[Entries from a data source]
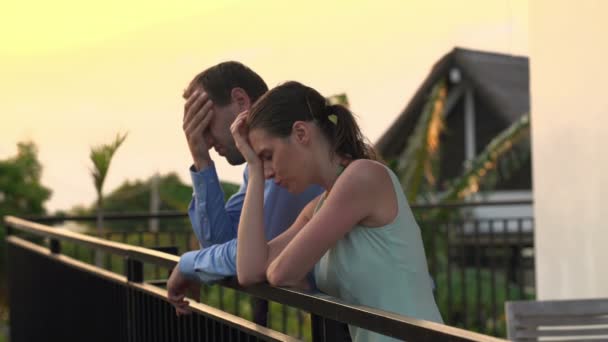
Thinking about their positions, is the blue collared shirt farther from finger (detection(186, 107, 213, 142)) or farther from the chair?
the chair

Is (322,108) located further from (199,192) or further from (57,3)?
(57,3)

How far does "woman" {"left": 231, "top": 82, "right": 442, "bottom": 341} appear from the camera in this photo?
2.47 metres

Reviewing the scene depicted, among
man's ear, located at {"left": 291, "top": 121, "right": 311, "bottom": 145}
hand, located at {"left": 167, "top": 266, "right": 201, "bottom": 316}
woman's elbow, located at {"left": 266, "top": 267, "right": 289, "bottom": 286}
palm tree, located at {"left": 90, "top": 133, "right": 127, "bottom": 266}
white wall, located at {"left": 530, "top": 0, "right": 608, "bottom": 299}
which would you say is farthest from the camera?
palm tree, located at {"left": 90, "top": 133, "right": 127, "bottom": 266}

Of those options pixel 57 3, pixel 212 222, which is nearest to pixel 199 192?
pixel 212 222

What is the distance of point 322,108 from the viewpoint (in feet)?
8.75

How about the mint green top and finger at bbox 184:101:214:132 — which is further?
finger at bbox 184:101:214:132

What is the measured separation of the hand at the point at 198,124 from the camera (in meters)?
3.05

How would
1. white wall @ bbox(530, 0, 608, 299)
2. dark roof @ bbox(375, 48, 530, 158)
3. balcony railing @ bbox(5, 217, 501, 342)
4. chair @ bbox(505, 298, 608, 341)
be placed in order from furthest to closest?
dark roof @ bbox(375, 48, 530, 158)
white wall @ bbox(530, 0, 608, 299)
chair @ bbox(505, 298, 608, 341)
balcony railing @ bbox(5, 217, 501, 342)

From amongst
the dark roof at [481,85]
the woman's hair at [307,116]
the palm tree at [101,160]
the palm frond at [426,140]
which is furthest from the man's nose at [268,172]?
the dark roof at [481,85]

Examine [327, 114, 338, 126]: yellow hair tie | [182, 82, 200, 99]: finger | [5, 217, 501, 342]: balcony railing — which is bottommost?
[5, 217, 501, 342]: balcony railing

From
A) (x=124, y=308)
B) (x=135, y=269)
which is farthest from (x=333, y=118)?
(x=124, y=308)

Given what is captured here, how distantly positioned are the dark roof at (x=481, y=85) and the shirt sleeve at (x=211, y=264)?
20.3 meters

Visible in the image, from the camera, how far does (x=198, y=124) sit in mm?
3059

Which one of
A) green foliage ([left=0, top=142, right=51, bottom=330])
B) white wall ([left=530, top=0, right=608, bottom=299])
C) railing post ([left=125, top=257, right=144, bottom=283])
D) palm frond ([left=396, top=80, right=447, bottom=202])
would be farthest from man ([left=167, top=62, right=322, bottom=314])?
green foliage ([left=0, top=142, right=51, bottom=330])
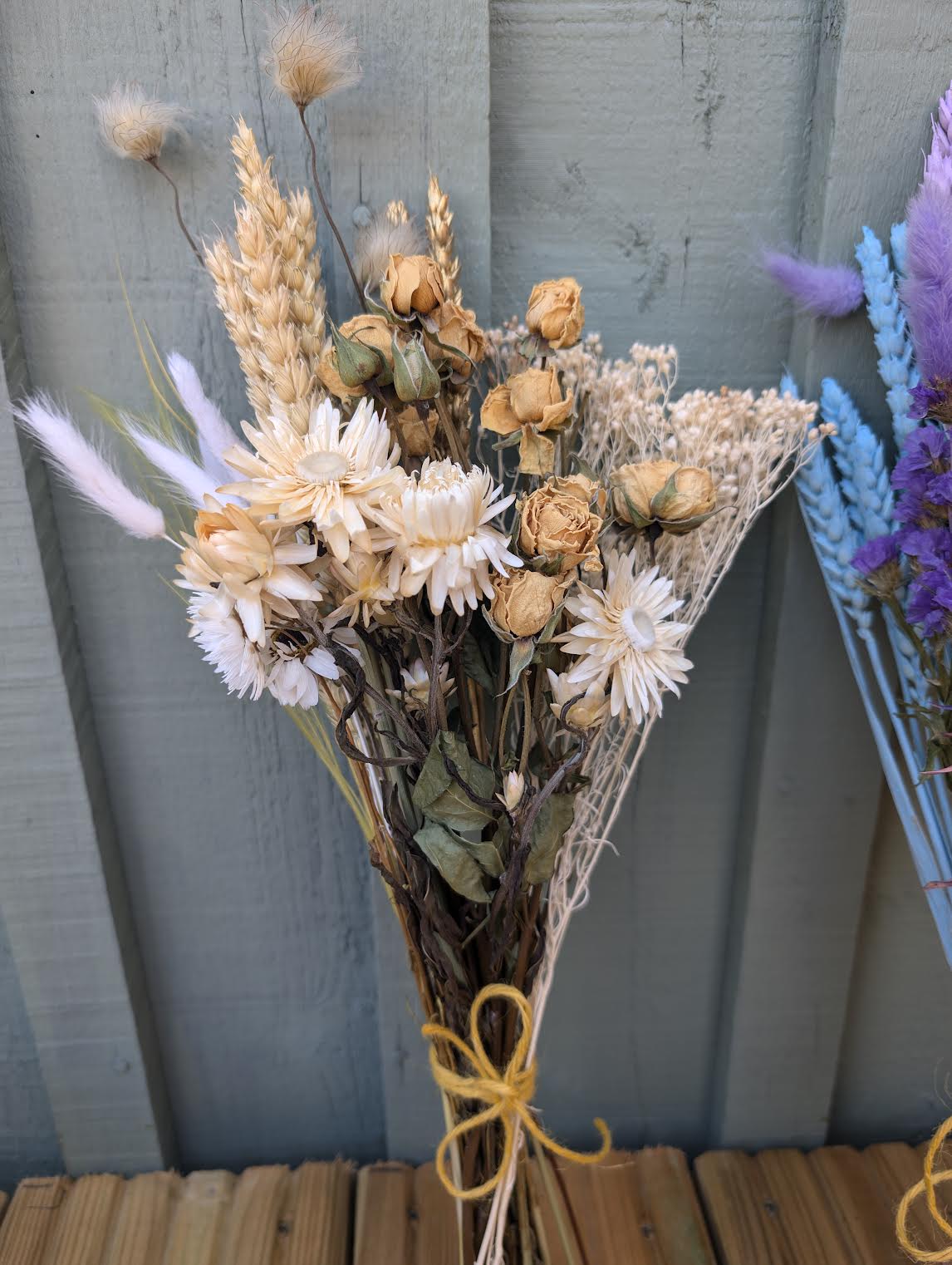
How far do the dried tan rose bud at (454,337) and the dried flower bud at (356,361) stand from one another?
5 centimetres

▸ **Requirement**
Copy out every entry above word for word, and leave the pictures out of your copy.

▸ **Finished exercise**
Thinking about their positions, is the blue collared shirt farther from finger (detection(186, 107, 213, 142)) or farther from the chair?
the chair

Is (322,108) located further from (199,192) or further from (57,3)?
(57,3)

How far does "woman" {"left": 231, "top": 82, "right": 442, "bottom": 341} appear from the camera in this photo?
2.47 metres

Reviewing the scene depicted, among
man's ear, located at {"left": 291, "top": 121, "right": 311, "bottom": 145}
hand, located at {"left": 167, "top": 266, "right": 201, "bottom": 316}
woman's elbow, located at {"left": 266, "top": 267, "right": 289, "bottom": 286}
palm tree, located at {"left": 90, "top": 133, "right": 127, "bottom": 266}
white wall, located at {"left": 530, "top": 0, "right": 608, "bottom": 299}
which would you say is farthest from the camera?
palm tree, located at {"left": 90, "top": 133, "right": 127, "bottom": 266}

Of those options pixel 57 3, pixel 212 222, which is nearest to pixel 199 192?
pixel 212 222

What is the distance of point 322,108 from the viewpoint (in feet)?
8.75

How about the mint green top and finger at bbox 184:101:214:132 — which is further?
finger at bbox 184:101:214:132

What is the measured separation of the hand at the point at 198,124 from the camera (in meters)?
3.05

How would
1. white wall @ bbox(530, 0, 608, 299)
2. dark roof @ bbox(375, 48, 530, 158)
3. balcony railing @ bbox(5, 217, 501, 342)
4. chair @ bbox(505, 298, 608, 341)
be placed in order from furthest to closest?
dark roof @ bbox(375, 48, 530, 158)
white wall @ bbox(530, 0, 608, 299)
chair @ bbox(505, 298, 608, 341)
balcony railing @ bbox(5, 217, 501, 342)

From amongst
the dark roof at [481,85]
the woman's hair at [307,116]
the palm tree at [101,160]
the palm frond at [426,140]
which is furthest from the man's nose at [268,172]?
the dark roof at [481,85]

Examine [327, 114, 338, 126]: yellow hair tie | [182, 82, 200, 99]: finger | [5, 217, 501, 342]: balcony railing — which is bottommost?
[5, 217, 501, 342]: balcony railing

From
A) (x=124, y=308)
B) (x=135, y=269)
which is farthest from (x=333, y=118)?
(x=124, y=308)

Given what is captured here, how distantly positioned are the dark roof at (x=481, y=85) and the shirt sleeve at (x=211, y=264)?
20.3 meters

Visible in the image, from the camera, how far does (x=198, y=124) sit in mm?
3059

Which one of
A) green foliage ([left=0, top=142, right=51, bottom=330])
B) white wall ([left=530, top=0, right=608, bottom=299])
C) railing post ([left=125, top=257, right=144, bottom=283])
D) palm frond ([left=396, top=80, right=447, bottom=202])
would be farthest from man ([left=167, top=62, right=322, bottom=314])?
green foliage ([left=0, top=142, right=51, bottom=330])
How far do the dried tan rose bud at (454,337) and the dried flower bud at (356,361) stand from one another?
5 centimetres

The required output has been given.